Leaders from the European Union and the Community of Latinamerican and Caribbean States concluded on Sunday a two-day summit with pledges of boosting bilateral trade and while few concrete details were released, the two economic blocs expressed a clear wish for stronger ties.
Chilean President Sebastian Piñera closed the weekend summit in Santiago by urging the EU and Latin America to join forces for a better future.
When one half of the world is living in a recession, the other half can't sustain its own economic growth, said Piñera. Now is the time to act to transform good intentions into results, he added.
His words echoed many of the speeches made there by leaders from the EU and CELAC.

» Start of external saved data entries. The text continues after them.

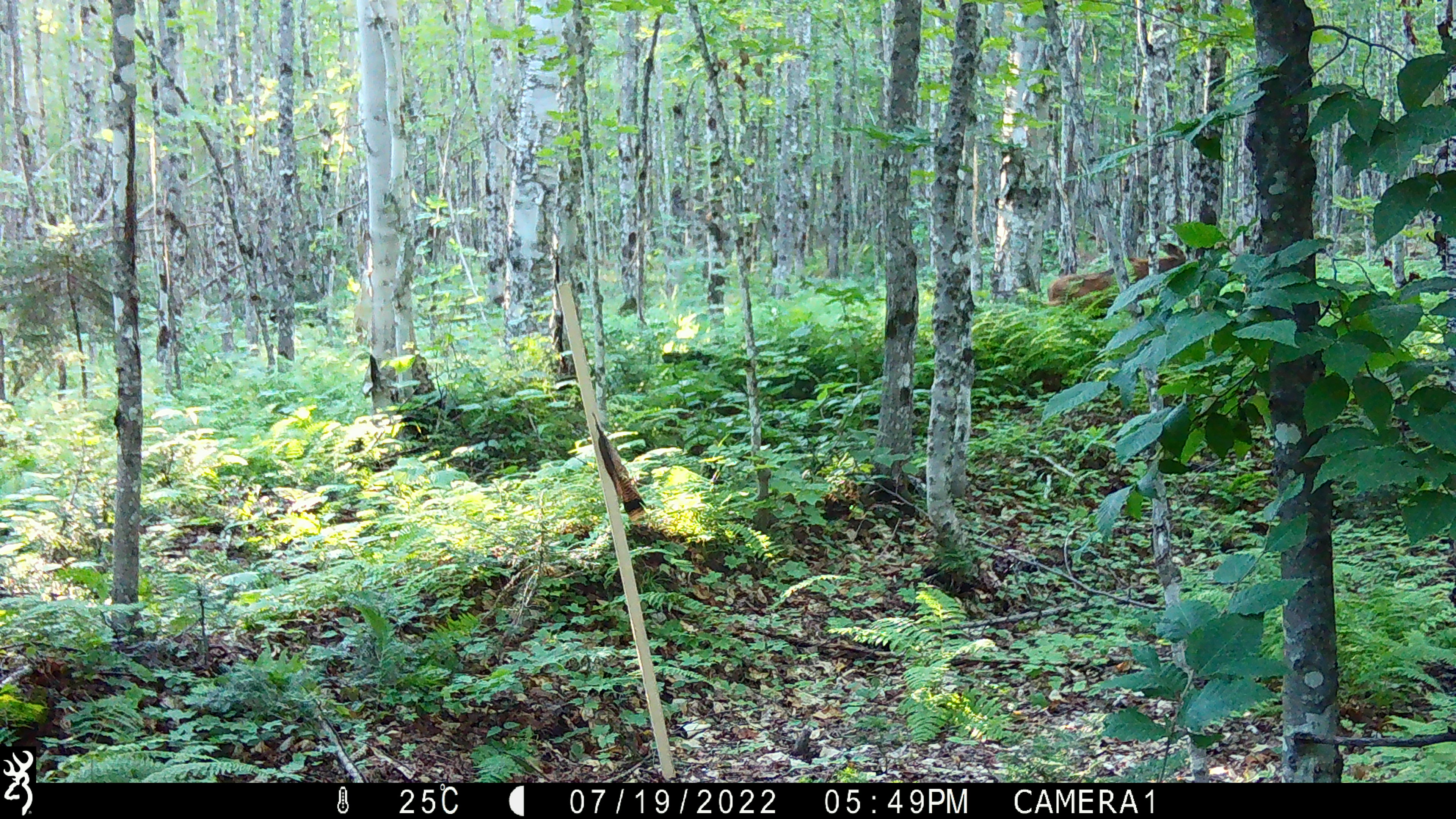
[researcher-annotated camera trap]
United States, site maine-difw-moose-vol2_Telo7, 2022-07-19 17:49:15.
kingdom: Animalia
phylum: Chordata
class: Mammalia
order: Artiodactyla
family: Cervidae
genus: Alces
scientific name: Alces alces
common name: moose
Moose (Alces alces).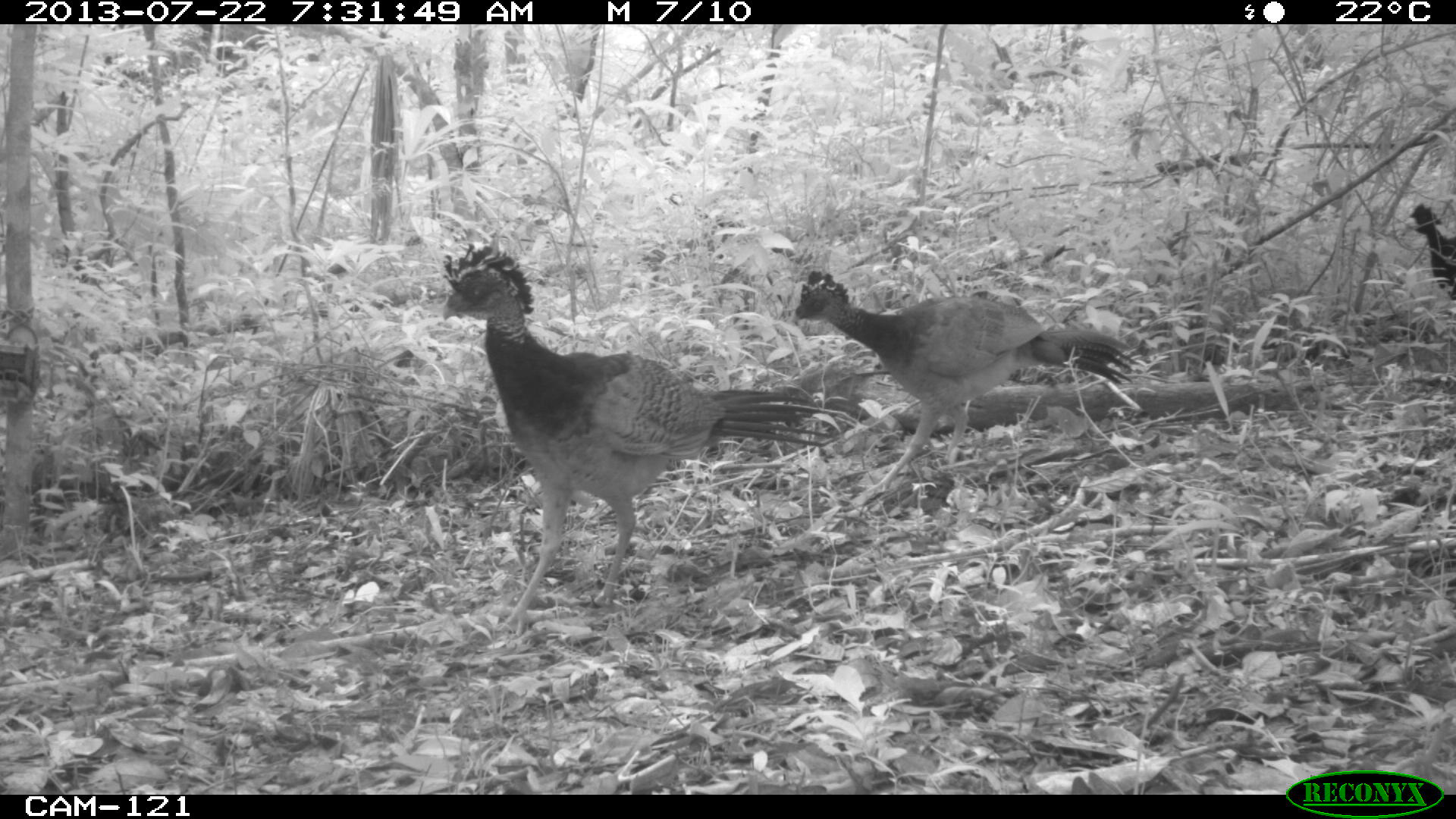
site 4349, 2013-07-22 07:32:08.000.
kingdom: Animalia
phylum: Chordata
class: Aves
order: Galliformes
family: Cracidae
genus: Crax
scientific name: Crax rubra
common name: great curassow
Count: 4.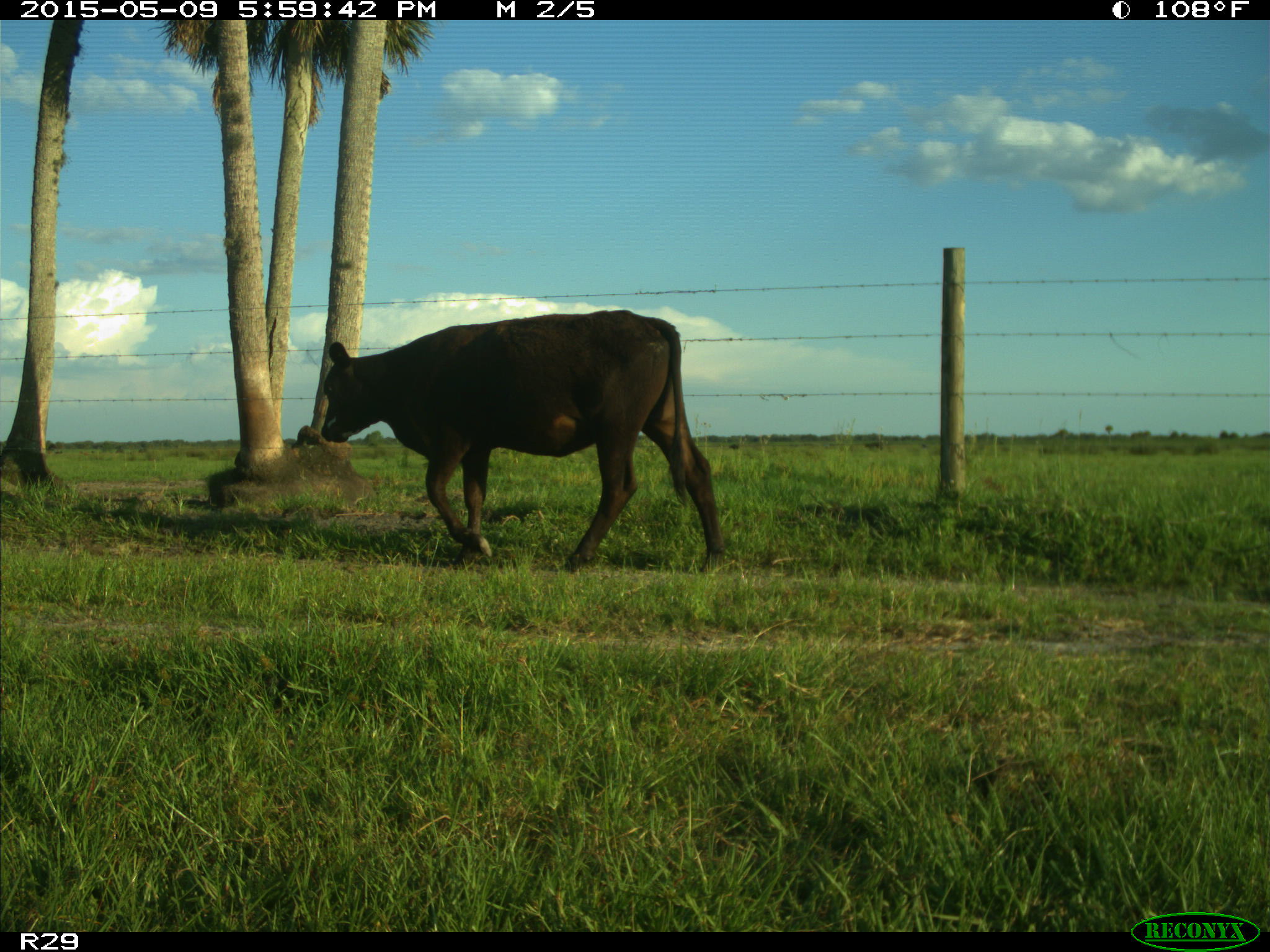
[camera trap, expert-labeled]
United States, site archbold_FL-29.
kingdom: Animalia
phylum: Chordata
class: Mammalia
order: Artiodactyla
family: Bovidae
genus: Bos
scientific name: Bos taurus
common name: domestic cow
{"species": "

The representatives from the 61 countries in attendance agreed to a stronger alliance which would support economic growth and job creation with an eye on sustainable development.

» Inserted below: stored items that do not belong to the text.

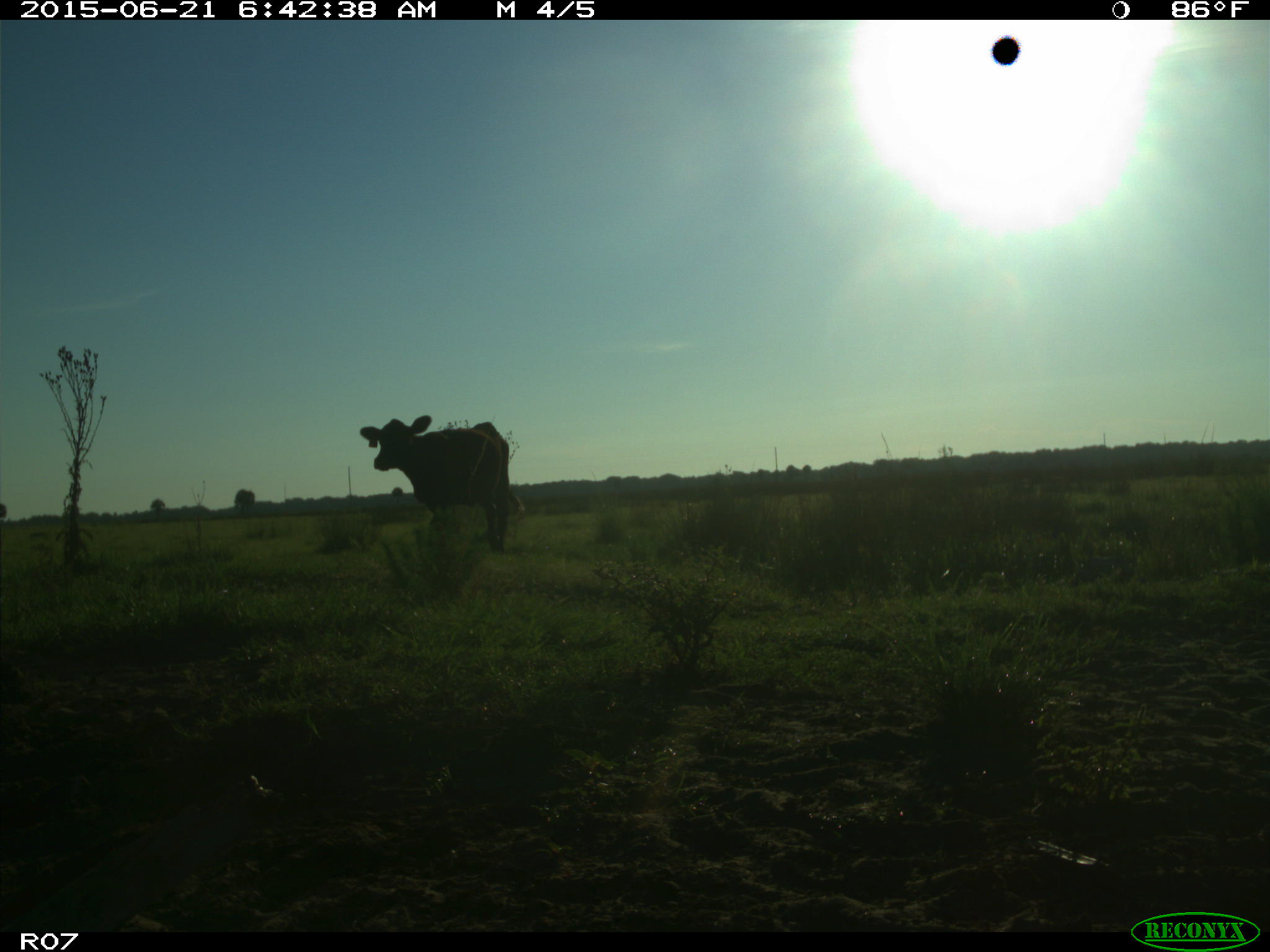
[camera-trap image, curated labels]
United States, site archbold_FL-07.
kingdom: Animalia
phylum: Chordata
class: Mammalia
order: Artiodactyla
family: Bovidae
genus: Bos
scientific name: Bos taurus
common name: domestic cow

German Chancellor Angela Merkel, who garnered much of the spotlight in Santiago as one of the EU top leaders, emphasized that the debt-stricken EU had much to gain from trade with Latin America, where growth remains steady.
This is now a strategic relationship between equal partners, she said, adding that her Europeans partners must continue regaining confidence from investors.
The most important thing for countries here is that they have the impression that we in the Euro zone are overcoming the crisis together, and not leaving some countries hanging.
However the German leader also underlined that ”no one should think that (current economic) difficulties can get better through protectionism. She added “the cooperation should be guided by values and principles and without commercial barriers, even in hard times.
Merkel, the first German chancellor to visit Chile in 22 years, invited Latin American countries to invest in Europe: We're open.
French Prime Minister Jean-Marc Ayrault called for deeper and balanced ties between the EU and CELAC. Describing Latin America as one of the engines of world growth Ayrault expressed hope that the regions would capitalize on their complementarity.
Both blocs called for a speedy conclusion of a free trade pact. Negotiations have so far stumbled over differences on agriculture, notably Europe's subsidies to its farmers, which undercut Latin America's products.
The EU and CELAC are scheduled to meet again in Brussels in 2015.
The CELAC delegations are scheduled to hold their own summit in Chile on Monday, during which Cuba will take over the body's chairmanship as Chile's term concludes.